Per decenni l’orbita terrestre è stata trattata come un’infrastruttura di supporto. Utile, indispensabile persino, ma di servizio. I satelliti servivano a comunicare, a individuare obiettivi, a guidare munizioni, a fornire dati di navigazione alle truppe che combattevano a migliaia di chilometri più in basso. Un’impalcatura invisibile su cui appoggiare le operazioni terrestri. Quelle capacità restano, ovviamente, ma secondo le dichiarazioni statunitensi rappresentano solo una parte di ciò per cui lo spazio verrà impiegato in futuro.

Cosa cambia con le armi in orbita

Il passaggio è sottile ma pesante. Finché lo spazio serve a osservare e trasmettere, resta un ambiente di supporto. Nel momento in cui ospita sistemi d’arma veri e propri, diventa un teatro operativo a tutti gli effetti.
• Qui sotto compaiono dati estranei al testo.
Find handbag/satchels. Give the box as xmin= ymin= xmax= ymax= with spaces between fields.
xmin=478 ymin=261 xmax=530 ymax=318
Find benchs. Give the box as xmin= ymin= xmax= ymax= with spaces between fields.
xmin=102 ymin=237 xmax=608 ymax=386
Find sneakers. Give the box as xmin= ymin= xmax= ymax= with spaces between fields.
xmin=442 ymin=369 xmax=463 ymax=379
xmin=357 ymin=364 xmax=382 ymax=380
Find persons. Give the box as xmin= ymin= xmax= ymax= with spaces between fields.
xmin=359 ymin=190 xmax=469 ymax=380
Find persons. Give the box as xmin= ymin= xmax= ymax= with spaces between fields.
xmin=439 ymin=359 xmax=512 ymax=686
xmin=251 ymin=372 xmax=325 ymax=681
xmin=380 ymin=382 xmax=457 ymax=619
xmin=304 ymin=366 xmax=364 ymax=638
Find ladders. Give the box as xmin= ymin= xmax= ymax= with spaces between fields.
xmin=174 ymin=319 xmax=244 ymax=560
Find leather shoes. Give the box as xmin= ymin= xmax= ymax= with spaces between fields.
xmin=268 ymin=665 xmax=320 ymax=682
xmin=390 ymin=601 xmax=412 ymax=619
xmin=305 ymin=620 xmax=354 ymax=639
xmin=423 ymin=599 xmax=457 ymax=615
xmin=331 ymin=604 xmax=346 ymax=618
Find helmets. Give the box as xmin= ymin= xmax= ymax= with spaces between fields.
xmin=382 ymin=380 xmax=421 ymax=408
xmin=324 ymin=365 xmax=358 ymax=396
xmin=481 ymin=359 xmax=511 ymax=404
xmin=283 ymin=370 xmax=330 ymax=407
Ed è esattamente la direzione indicata dalle parole di Meink, che ha collegato questi strumenti alla protezione delle forze americane, quindi a una funzione difensiva dichiarata.
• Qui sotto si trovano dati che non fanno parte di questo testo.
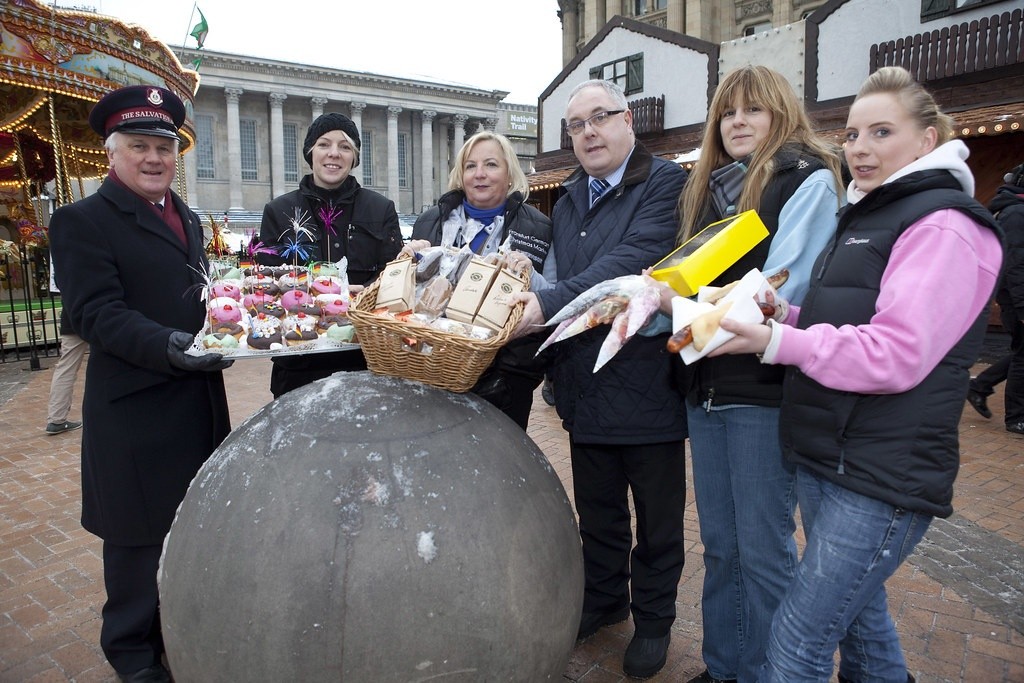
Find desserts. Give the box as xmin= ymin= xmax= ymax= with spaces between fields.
xmin=200 ymin=261 xmax=354 ymax=347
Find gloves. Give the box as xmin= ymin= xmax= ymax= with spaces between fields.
xmin=167 ymin=331 xmax=234 ymax=372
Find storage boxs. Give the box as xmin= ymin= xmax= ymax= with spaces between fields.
xmin=648 ymin=209 xmax=770 ymax=299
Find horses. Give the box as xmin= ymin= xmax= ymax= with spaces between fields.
xmin=4 ymin=198 xmax=49 ymax=248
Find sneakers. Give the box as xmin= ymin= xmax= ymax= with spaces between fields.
xmin=578 ymin=604 xmax=631 ymax=639
xmin=623 ymin=633 xmax=671 ymax=679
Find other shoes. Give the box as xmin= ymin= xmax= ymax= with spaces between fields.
xmin=967 ymin=380 xmax=992 ymax=418
xmin=46 ymin=420 xmax=82 ymax=433
xmin=686 ymin=669 xmax=738 ymax=683
xmin=1006 ymin=421 xmax=1024 ymax=434
xmin=123 ymin=664 xmax=171 ymax=683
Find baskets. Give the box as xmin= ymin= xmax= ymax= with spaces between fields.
xmin=347 ymin=246 xmax=529 ymax=393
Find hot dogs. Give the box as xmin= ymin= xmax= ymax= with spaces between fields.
xmin=668 ymin=269 xmax=790 ymax=353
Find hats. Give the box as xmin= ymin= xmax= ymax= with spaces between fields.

Detto questo, le incognite superano di gran lunga le certezze. Non si sa quanti sistemi siano stati effettivamente schierati. Non si sa quale tecnologia utilizzino. Non si sa dove si trovino, né con quale raggio d’azione operino. L’ammissione riguarda l’esistenza, non i dettagli, e su questo il riserbo resta totale. Una scelta comprensibile dal punto di vista militare, che però lascia gli osservatori a ragionare su un perimetro molto vago.

Una conferma che pesa più delle cifre

Il valore di questa dichiarazione sta proprio nella sua natura pubblica. Le capacità di controllo dello spazio erano da tempo oggetto di discussione, di studi, di ipotesi. Tutt’altra cosa è sentirsele confermare dal vertice dell’Air Force davanti a una platea. Cambia il tono del confronto internazionale, perché quando una potenza dichiara di avere strumenti offensivi o difensivi in orbita, l’argomento smette di essere teorico.

C’è poi un aspetto che riguarda l’equilibrio tra le forze. L’orbita terrestre è affollata di assetti civili e militari, spesso intrecciati tra loro. Le stesse costellazioni che garantiscono la navigazione satellitare o le comunicazioni sono considerate obiettivi sensibili, e la loro vulnerabilità è il motivo per cui si parla di protezione. Le armi citate da Meink si inseriscono in questa logica, almeno secondo la lettura offerta dallo stesso segretario.

Restano sul tavolo le domande più scomode, quelle a cui nessuno ha risposto. Che tipo di minaccia questi sistemi siano progettati per neutralizzare, per esempio. O se la loro presenza in orbita sia stata comunicata in qualche forma agli alleati. L’ammissione è arrivata secca, senza corredo di numeri, senza schede tecniche, senza un quadro operativo. Il che, paradossalmente, la rende ancora più significativa: dichiarare l’esistenza di un’arma senza descriverla è un messaggio che funziona su due piani, quello informativo e quello politico.